11. Gary, a computer technician, is facing allegations of abusing children online by befriending them and sending them illicit adult images from his office computer. What type of investigation does this case require?

    • Administrative Investigation
    • Criminal Investigation
    • Both Criminal and Administrative Investigation
    • Civil Investigation

12. The Apache server saves diagnostic information and error messages that it encounters while processing requests. The default path of this file is usr/local/apache/logs/error.log in Linux. Identify the Apache error log from the following logs.

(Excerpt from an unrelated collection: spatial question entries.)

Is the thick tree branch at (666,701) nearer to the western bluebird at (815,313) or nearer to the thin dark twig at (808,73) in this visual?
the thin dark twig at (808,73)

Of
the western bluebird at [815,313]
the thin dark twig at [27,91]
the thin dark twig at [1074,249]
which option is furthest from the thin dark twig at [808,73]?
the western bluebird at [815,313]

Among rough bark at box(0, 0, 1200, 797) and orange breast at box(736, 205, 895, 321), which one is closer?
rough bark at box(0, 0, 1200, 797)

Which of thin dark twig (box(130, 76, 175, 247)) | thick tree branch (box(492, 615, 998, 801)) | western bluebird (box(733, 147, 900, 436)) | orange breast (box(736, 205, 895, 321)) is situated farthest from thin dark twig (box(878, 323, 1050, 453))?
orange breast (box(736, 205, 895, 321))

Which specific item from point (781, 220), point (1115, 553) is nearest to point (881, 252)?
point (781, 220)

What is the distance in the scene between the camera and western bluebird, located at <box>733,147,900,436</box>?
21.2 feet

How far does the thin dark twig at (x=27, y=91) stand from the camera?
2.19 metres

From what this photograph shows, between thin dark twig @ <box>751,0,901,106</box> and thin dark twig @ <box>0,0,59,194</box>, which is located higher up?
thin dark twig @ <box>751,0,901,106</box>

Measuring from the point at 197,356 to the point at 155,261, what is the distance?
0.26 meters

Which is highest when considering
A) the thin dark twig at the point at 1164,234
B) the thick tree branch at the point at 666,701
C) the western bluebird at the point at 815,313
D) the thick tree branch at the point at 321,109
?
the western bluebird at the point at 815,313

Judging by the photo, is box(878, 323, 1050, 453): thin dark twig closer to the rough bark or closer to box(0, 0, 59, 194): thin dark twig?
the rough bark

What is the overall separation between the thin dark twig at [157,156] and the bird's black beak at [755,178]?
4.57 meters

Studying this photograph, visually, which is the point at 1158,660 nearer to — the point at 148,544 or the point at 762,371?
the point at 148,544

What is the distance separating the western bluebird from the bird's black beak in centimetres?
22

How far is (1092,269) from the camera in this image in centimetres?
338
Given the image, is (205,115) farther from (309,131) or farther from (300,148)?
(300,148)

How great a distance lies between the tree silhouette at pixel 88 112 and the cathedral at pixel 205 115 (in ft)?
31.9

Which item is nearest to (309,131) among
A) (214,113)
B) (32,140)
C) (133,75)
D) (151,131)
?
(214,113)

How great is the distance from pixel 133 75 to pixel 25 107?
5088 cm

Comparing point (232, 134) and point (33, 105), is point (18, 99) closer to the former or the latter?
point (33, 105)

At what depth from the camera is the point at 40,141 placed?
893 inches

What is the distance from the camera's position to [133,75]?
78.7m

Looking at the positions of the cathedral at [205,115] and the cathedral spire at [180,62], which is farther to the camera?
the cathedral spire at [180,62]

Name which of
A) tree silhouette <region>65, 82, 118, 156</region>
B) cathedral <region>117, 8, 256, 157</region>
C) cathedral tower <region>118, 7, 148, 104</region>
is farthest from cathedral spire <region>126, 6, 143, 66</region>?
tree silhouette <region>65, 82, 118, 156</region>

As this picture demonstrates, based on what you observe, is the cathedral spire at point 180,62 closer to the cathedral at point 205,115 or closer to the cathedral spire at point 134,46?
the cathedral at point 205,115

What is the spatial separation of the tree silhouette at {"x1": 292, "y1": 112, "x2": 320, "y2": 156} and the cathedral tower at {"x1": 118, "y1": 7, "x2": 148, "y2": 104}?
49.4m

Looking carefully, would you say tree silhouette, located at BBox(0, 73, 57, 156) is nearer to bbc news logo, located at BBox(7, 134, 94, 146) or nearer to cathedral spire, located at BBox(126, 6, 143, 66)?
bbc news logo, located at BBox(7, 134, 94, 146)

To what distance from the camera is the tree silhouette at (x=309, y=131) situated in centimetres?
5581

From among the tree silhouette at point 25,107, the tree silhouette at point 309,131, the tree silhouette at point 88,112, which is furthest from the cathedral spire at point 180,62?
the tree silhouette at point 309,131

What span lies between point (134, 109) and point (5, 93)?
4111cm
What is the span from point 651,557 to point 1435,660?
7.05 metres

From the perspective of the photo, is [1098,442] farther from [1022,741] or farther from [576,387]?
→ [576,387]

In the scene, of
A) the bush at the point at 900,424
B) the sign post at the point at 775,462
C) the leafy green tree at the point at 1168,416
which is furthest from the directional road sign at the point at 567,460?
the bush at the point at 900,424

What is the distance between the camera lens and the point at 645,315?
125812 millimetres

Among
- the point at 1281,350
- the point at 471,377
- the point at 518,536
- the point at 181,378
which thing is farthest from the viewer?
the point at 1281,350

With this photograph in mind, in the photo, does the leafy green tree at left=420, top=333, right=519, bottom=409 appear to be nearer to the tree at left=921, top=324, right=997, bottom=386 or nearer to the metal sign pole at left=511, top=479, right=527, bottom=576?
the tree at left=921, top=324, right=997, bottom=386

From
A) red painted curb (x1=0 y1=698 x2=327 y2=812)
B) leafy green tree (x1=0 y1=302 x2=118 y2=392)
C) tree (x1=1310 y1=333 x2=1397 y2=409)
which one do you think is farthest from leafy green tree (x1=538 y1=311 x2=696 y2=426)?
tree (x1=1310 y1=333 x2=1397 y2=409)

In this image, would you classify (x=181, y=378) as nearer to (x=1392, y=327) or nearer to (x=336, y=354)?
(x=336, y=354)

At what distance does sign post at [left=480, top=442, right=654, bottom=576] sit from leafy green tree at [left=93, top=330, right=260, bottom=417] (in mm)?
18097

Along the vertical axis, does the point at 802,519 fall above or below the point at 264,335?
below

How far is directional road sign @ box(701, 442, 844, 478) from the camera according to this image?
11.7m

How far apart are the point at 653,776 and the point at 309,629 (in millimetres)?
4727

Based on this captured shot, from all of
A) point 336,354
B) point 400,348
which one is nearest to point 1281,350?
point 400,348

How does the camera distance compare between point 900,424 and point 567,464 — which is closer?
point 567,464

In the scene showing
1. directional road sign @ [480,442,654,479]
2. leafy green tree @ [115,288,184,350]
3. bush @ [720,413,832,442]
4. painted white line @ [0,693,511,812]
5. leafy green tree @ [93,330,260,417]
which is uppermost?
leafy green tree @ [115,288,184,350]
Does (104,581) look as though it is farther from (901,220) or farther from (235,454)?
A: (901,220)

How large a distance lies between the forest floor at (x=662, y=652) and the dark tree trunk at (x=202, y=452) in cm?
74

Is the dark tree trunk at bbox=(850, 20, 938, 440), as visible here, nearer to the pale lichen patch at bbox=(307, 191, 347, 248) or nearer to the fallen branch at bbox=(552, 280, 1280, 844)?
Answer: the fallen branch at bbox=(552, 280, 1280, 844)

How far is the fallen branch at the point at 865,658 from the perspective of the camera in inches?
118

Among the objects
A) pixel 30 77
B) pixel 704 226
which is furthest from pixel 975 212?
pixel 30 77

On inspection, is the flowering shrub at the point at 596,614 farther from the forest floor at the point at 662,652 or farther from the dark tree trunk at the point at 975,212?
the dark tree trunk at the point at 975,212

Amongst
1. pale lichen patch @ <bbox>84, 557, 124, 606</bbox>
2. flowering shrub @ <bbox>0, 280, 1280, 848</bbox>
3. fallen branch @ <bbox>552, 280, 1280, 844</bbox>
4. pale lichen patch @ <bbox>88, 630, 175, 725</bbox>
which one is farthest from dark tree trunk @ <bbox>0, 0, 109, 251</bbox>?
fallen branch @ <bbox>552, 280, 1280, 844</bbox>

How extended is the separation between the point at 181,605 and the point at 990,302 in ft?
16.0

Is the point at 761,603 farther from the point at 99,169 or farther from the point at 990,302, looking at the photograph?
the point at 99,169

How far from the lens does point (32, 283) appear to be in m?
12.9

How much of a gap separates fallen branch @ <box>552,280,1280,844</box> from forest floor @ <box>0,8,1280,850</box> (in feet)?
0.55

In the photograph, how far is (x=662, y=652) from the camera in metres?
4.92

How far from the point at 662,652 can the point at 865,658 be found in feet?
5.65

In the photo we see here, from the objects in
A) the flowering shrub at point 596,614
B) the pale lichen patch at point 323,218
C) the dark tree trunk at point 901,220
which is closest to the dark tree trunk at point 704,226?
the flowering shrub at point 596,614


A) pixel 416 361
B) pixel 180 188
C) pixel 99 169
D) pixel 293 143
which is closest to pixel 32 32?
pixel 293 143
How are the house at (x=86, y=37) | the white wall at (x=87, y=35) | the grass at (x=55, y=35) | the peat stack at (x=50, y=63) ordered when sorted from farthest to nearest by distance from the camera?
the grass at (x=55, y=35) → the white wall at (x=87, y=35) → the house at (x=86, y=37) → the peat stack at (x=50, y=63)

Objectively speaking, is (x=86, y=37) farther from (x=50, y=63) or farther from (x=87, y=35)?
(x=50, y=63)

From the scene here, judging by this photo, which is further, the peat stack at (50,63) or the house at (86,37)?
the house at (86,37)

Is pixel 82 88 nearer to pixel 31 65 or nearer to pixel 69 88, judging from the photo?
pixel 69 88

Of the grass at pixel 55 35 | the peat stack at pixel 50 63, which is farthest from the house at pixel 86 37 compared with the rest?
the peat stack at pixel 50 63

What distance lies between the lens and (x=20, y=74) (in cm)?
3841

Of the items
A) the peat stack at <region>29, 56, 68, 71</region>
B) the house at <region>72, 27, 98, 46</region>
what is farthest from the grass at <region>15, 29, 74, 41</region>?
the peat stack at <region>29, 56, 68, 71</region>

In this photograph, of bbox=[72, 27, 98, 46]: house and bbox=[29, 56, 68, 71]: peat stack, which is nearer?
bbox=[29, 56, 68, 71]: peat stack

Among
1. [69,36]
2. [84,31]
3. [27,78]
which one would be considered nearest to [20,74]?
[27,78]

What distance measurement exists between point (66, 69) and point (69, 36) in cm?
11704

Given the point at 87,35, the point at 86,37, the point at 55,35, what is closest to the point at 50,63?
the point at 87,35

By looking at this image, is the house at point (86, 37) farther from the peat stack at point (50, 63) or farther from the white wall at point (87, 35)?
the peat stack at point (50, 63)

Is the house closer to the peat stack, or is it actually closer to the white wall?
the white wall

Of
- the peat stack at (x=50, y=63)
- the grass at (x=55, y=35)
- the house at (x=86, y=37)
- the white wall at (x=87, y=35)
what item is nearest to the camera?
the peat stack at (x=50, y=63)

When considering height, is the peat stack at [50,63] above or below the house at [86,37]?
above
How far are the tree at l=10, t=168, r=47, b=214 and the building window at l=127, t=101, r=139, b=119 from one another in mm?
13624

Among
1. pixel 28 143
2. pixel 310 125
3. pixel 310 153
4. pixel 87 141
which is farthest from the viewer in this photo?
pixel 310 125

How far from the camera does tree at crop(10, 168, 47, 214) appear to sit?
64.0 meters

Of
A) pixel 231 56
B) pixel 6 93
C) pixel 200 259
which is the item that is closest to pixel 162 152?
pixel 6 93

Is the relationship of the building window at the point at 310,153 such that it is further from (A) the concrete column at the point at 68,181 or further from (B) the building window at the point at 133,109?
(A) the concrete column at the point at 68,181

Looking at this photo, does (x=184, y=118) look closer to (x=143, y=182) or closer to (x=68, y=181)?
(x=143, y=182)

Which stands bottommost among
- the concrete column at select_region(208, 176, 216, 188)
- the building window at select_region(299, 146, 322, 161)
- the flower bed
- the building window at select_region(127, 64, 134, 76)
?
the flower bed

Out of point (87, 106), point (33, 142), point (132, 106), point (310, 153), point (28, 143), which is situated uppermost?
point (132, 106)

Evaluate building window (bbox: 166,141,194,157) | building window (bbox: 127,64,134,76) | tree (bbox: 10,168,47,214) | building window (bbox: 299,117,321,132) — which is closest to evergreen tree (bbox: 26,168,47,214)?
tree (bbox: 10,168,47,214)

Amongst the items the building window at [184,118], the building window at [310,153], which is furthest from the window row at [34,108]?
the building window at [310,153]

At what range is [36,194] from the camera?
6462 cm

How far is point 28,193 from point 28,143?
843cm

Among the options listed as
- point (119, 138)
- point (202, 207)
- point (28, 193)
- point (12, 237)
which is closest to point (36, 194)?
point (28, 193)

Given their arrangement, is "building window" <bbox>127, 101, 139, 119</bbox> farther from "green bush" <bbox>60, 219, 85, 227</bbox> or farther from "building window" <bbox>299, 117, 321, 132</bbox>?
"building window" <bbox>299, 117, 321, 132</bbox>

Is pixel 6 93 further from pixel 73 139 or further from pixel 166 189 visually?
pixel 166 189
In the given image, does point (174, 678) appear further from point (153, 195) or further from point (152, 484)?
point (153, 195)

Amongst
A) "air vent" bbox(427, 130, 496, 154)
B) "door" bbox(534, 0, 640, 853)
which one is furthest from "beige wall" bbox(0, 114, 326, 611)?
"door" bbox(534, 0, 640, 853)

    • http://victim.com/scripts/..%c0%af../..%c0%af../..%c0%af../..%c0%af../..%c0%af../..%c0%af../..% c0%af../..%c0%af../winnt/system32/cmd.exe?/c+dir+C:\Winnt\system32\Logfiles\W3SVC1
    • [Wed Oct 11 14:32:52 2000] [error] [client 127.0.0.1] client denied by server configuration: /export/home/live/ap/htdocs/test
    • 127.0.0.1 – frank [10/Oct/2000:13:55:36 -0700]”GET /apache_pb.gif HTTP/1.0″ 200 2326
    • 127.0.0.1 – – [10/Apr/2007:10:39:11 +0300] ] [error] “GET /apache_pb.gif HTTP/1.0” 200 2326

13. Tasklist command displays a list of applications and services with their Process ID (PID) for all tasks running on either a local or a remote computer. Which of the following tasklist commands provides information about the listed processes, including the image name, PID, name, and number of the session for the process?

    • tasklist /p
    • tasklist /v
    • tasklist /u
    • tasklist /s

14. Which part of Metasploit framework helps users to hide the data related to a previously deleted file or currently unused by the allocated file.

    • Waffen FS
    • RuneFS
    • FragFS
    • Slacker

15. Which one of the following is not a first response procedure?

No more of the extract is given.